The shot to the head raises the question whether the Oxford dodo comes from the purported living dodo, or if it was one hunted in the wild. “There is now a mystery regarding how the specimen came to be in Tradescant's collection,” Paul Smith, the director of the Oxford University Museum of Natural History, tells Geggel.
It also begs the question: who killed the bird? In an interview with Nicola Davis at The Guardian Smith says there's no simple answer. “If it was the bird that was in London in 1638, why would anyone just shoot a dodo in London," he says. "And if it was [shot] in Mauritius, which is I suppose marginally more likely, there is a really serious question about how it was preserved and transported back, because they didn’t have many of the techniques that we use in the modern-day to preserve soft tissues – and we know it came back with its feathers and its skin intact.”
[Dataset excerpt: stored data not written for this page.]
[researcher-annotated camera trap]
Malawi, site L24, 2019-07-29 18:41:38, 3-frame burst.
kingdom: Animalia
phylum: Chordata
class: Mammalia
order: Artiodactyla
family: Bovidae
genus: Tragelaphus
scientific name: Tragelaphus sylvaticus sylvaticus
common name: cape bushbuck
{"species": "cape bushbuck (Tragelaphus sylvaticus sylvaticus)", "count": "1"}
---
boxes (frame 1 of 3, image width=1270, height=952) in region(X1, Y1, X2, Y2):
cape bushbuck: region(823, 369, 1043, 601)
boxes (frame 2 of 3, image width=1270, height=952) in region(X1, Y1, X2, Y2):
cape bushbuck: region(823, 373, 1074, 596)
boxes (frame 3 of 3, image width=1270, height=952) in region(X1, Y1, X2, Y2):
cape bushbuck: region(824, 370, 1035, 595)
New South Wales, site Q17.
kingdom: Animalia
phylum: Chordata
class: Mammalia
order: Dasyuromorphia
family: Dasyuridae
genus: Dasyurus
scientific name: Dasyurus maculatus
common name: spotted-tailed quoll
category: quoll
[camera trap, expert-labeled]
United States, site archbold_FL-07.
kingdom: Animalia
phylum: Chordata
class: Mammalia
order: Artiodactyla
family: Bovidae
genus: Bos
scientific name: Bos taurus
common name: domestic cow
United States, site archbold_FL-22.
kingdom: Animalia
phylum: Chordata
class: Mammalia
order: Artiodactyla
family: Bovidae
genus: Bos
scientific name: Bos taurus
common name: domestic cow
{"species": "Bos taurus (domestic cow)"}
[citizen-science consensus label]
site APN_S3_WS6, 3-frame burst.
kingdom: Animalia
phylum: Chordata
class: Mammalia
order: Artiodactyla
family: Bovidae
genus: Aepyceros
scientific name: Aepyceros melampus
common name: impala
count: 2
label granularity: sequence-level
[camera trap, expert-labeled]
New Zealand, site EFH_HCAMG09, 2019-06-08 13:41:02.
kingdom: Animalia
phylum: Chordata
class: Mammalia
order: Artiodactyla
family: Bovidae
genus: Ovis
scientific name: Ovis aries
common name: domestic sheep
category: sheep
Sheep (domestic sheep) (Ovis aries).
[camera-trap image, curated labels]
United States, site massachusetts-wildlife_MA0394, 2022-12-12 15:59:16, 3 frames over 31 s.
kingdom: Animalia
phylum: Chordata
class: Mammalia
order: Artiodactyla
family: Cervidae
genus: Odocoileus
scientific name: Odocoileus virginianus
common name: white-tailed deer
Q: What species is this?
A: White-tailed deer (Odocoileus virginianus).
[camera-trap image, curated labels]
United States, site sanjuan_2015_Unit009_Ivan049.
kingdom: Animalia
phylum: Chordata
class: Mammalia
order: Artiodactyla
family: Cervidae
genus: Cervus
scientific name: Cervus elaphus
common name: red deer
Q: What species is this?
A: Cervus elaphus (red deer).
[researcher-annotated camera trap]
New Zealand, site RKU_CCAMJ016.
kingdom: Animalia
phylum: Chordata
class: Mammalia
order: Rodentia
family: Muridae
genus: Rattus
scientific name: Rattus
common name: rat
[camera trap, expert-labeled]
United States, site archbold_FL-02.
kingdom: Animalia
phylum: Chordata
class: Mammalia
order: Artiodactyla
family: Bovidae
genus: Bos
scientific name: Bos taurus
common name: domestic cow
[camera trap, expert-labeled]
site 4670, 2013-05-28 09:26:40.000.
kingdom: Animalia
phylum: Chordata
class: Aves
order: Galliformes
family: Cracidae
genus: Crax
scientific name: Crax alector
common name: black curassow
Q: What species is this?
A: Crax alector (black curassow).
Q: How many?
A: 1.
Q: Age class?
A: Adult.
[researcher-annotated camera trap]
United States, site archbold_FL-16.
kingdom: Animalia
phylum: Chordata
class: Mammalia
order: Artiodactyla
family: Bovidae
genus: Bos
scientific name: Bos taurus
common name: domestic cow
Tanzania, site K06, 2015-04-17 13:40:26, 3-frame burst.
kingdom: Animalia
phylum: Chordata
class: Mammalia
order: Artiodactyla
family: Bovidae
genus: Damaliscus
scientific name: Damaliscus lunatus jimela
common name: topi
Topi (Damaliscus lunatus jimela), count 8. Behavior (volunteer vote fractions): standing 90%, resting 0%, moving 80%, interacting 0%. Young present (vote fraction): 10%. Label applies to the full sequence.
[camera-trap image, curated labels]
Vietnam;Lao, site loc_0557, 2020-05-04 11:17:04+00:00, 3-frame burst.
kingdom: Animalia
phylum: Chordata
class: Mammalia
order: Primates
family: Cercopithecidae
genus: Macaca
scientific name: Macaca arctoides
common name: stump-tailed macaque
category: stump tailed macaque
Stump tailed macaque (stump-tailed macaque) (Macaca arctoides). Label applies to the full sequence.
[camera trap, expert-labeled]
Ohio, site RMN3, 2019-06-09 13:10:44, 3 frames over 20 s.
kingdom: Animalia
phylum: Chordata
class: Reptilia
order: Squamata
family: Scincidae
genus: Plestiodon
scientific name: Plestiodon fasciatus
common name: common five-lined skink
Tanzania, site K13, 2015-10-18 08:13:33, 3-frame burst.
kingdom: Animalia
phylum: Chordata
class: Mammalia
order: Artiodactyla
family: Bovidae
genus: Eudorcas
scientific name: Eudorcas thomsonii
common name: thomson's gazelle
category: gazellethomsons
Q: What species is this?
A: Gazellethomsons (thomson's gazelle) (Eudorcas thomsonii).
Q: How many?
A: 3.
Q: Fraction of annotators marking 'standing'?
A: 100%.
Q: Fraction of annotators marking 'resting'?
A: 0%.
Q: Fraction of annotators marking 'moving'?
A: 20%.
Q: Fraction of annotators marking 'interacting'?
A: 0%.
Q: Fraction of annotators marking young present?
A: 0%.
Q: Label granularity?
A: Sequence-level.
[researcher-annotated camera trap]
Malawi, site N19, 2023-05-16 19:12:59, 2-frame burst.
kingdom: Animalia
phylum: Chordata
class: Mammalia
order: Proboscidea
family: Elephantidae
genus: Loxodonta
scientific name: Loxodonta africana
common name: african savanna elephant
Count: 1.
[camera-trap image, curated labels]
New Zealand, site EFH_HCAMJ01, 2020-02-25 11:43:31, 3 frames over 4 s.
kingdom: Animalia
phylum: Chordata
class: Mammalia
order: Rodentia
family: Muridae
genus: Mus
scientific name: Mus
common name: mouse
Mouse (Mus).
That being said, Williams tells Kas Roussy at CBC News that there are some clues that may aid researchers in tracking down the killer. “Having small lead pellets to shoot game fowl only started at almost the same time as the bird became extinct,” Williams said. “We could be looking at the first examples of lead shots ever used to hunt game birds.”
The next step in the forensic process is to do a chemical analysis of the lead shot, Smith tells Roussy, which may unearth some answers. “Using those analyses, we may be able to trace which particular ore field the lead came from, and therefore what country it was mined in, and potentially what country the shot was made in so that we could then determine who killed the dodo,” he says.
It’s very possible that the Oxford dodo was, in fact, dead as a dodo long before it ever made it to England. Henry Nicholls at The Guardian reports that there is little evidence that a living dodo ever made an appearance in London aside that single 1638 eye-witness account. Several academic articles also make the case that there is no tangible proof that a living dodo ever set a stubby wing in the city.